È uscito nei giorni scorsi il nuovo Rapporto di Sintesi dell’IPCC (AR6 - Synthesis Report for Policy Maker), ultimo elemento del Sesto Rapporto di Valutazione sui Cambiamenti Climatici (AR6) che funge da "super-sintesi" di quanto sappiamo ad oggi su come il cambiamento climatico causato dall’uomo influenza il nostro pianeta e su cosa possiamo fare per contrastare questa crisi globale. 

L’IPCC è il panel delle Nazioni Unite che riunisce centinaia di scienziati nel mondo con l’obiettivo di raccogliere, valutare e sintetizzare i risultati di tutti i lavori pubblicati sulle riviste scientifiche internazionali inerenti al tema dei cambiamenti climatici e dei suoi impatti, comprese le soluzioni di mitigazione e adattamento necessarie. 
Questa ultima sintesi pubblicata lo scorso lunedì 20 marzo vuole rilanciare con messaggi semplici e infografiche chiare, che la crisi climatica rischia di essere ormai ingestibile se non agiremo al più presto. Proprio per sottolineare quanto urgente sia un’azione concreta, il primo report di sintesi che esce nel 2023, AR6 2023, è proprio diretto ai Policy Makers, ovvero a chi queste decisioni le deve prendere. 

Vi riportiamo qui i punti essenziali che sono contenuti nel report, che si può leggere e scaricare (PDF).
 

Le evidenze   

La temperatura media globale, rispetto al cinquantennio 1850-1900, è aumentata di 1.1 °C, incremento causato inequivocabilmente (unequivocally - dice l'IPCC) dalle attività umane ed in particolare dall’emissione di gas ad effetto serra (immagine sotto). La temperatura media è aumentata maggiormente sulle terre emerse (+1,59 °C) rispetto agli oceani (+0,88 °C).

- - -

COMPITI DA SVOLGERE:
1) Elenca tutti i valori di temperatura che compaiono nel testo sul rapporto IPCC.
2) Trascrivi il tratto del testo sul rapporto IPCC che va da "È uscito nei" fino a "questa crisi globale.", cambiando "pianeta" in "mondo".

DATI FORNITI:
- - -

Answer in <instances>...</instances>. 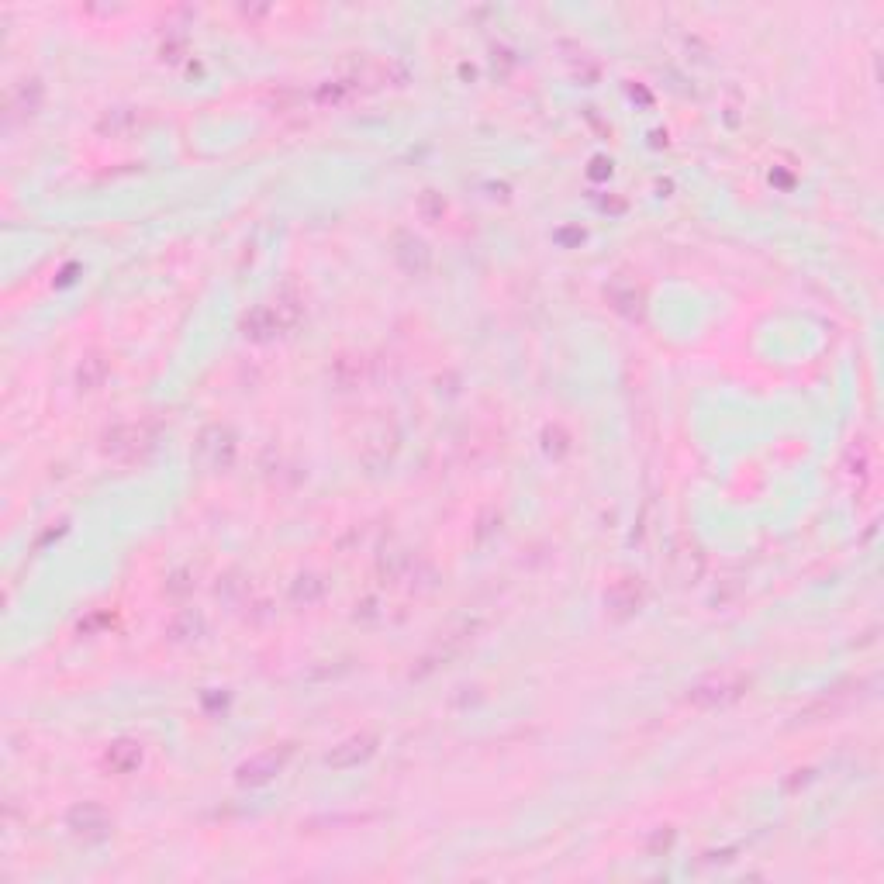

- - -

RISULTATI IN ORDINE:
1) 1.1 °C; +1,59 °C; +0,88 °C

2)
È uscito nei giorni scorsi il nuovo Rapporto di Sintesi dell’IPCC (AR6 - Synthesis Report for Policy Maker), ultimo elemento del Sesto Rapporto di Valutazione sui Cambiamenti Climatici (AR6) che funge da "super-sintesi" di quanto sappiamo ad oggi su come il cambiamento climatico causato dall’uomo influenza il nostro mondo e su cosa possiamo fare per contrastare questa crisi globale.